Penghargaan, yang diberikan pada edisi ke-10 dari Penghargaan Abu Dhabi yang diadakan di Qasr Al Hosn, sebuah landmark bersejarah dan bangunan batu tertua di Abu Dhabi, merayakan individu-individu yang penuh kasih yang telah mencurahkan waktu dan upaya mereka tanpa pamrih untuk menyebarkan kebaikan dan melayani masyarakat. masyarakat.
Penghargaan bergengsi diberikan kepada Yusuffali, yang lahir di Kerala, atas kontribusinya yang luar biasa terhadap bisnis, industri, dan dukungan Abu Dhabi untuk berbagai inisiatif filantropi, kata LuLu Group dalam sebuah pernyataan.
“Momen yang sangat membanggakan dan emosional dalam hidup saya. Saya benar-benar kewalahan dan rendah hati menerima kehormatan besar dari Abu Dhabi tempat saya tinggal selama 47 tahun terakhir,” katanya setelah menerima penghargaan tersebut.
“Saat itu pada tanggal 31 Desember 1973, saya tiba di UEA dengan mimpi dan harapan baru. Saya telah sampai di sini setelah melihat banyak pasang surut dan berbagai tantangan, dan saya mengambil kesempatan ini untuk menyampaikan rasa terima kasih saya yang terdalam kepada kepemimpinan visioner ini. negara yang hebat, terutama Yang Mulia Sheikh Mohammed bin Zayed Al Nahyan, Putra Mahkota Abu Dhabi.
“Apapun saya hari ini adalah karena dukungan dan doa dari para penguasa negara besar dan komunitas ekspatriat termasuk saudara-saudari India saya dan saya mempersembahkan kehormatan ini untuk mereka,” kata Yusuffali.

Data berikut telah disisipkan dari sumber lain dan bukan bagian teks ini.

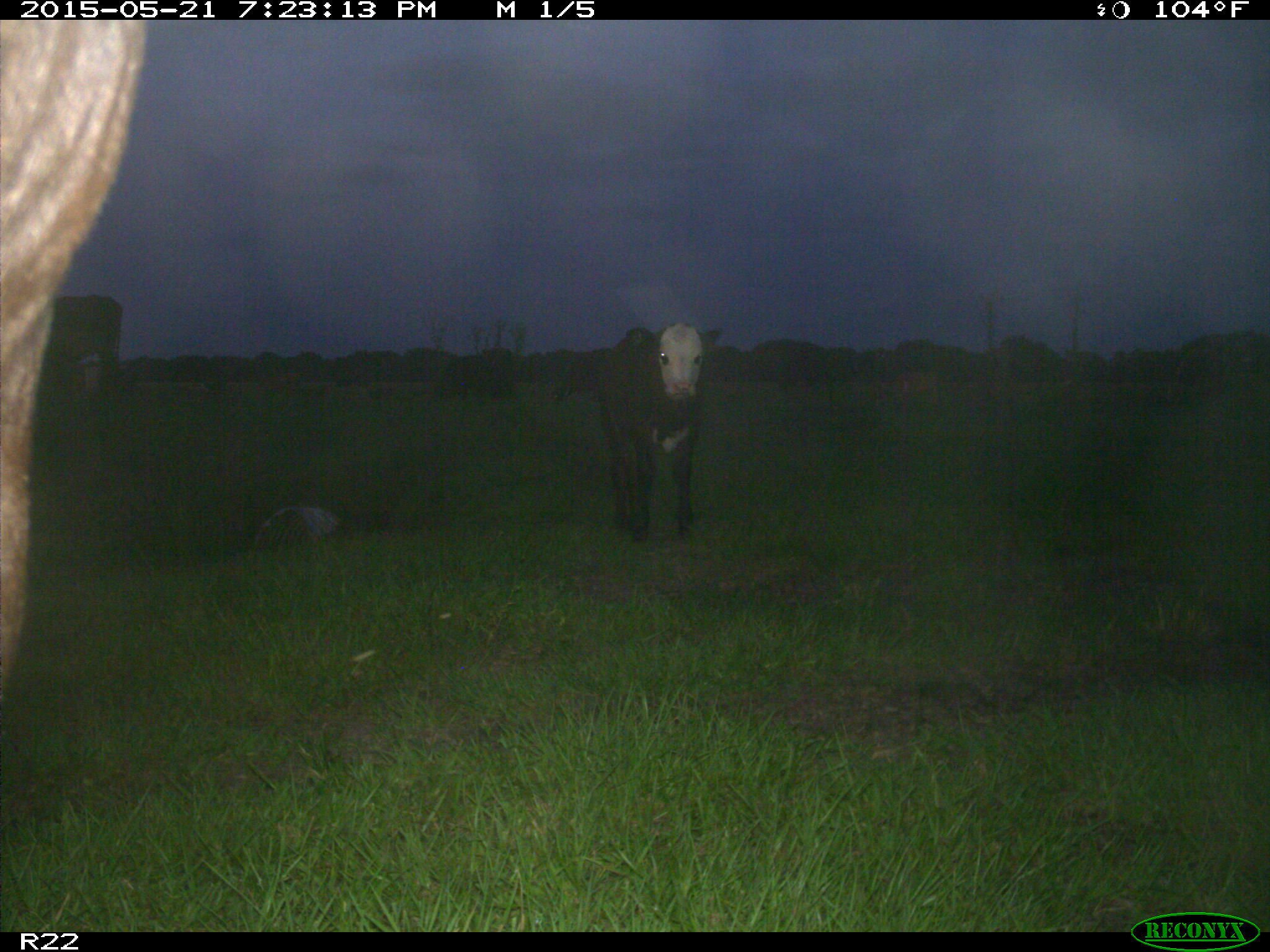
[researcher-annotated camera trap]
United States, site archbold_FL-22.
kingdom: Animalia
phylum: Chordata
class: Mammalia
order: Artiodactyla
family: Bovidae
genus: Bos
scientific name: Bos taurus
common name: domestic cow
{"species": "Bos taurus (domestic cow)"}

Dia adalah satu-satunya orang India di antara 12 individu terkemuka yang menerima penghargaan tahun ini.
Penghargaan Abu Dhabi adalah inisiatif Pemerintah Abu Dhabi yang mengakui dan menghormati individu yang telah mengabdikan diri tanpa pamrih untuk mendukung dan berkontribusi pada pengembangan Emirat Abu Dhabi.
Yusuffali, yang baru-baru ini masuk dalam daftar Forbes Billionaire 2021 sebagai orang India terkaya di Timur Tengah, disebut sebagai orang India paling berpengaruh di Timur Tengah karena kedekatannya dengan para penguasa Teluk, menurut pernyataan itu.
Selama periode Covid-19 saat ini, Yusuffali telah menyumbang lebih dari Rs 50 crore, termasuk Rs 25 crore untuk PM Cares Fund, Rs 10 crore untuk dana bantuan Kepala Menteri Kerala, Rs 5 crore untuk dana bantuan Kepala Menteri UP, Rs 1 crore untuk dana bantuan Menteri Utama Haryana dan berbagai organisasi sosial budaya di Timur Tengah yang memberikan bantuan dan bantuan kepada orang India yang dalam kesusahan, katanya.
Grup Lulu, salah satu peritel teratas di kawasan Timur Tengah dan Afrika Utara (MENA), memiliki lebih dari 200 hipermarket dan supermarket di negara-negara Teluk, Mesir, Indonesia, Malaysia, India dan mempekerjakan lebih dari 58.000 orang dari berbagai negara dan memiliki logistik berpusat di AS, Inggris, Spanyol, Afrika Selatan, Filipina, dan Thailand, antara lain.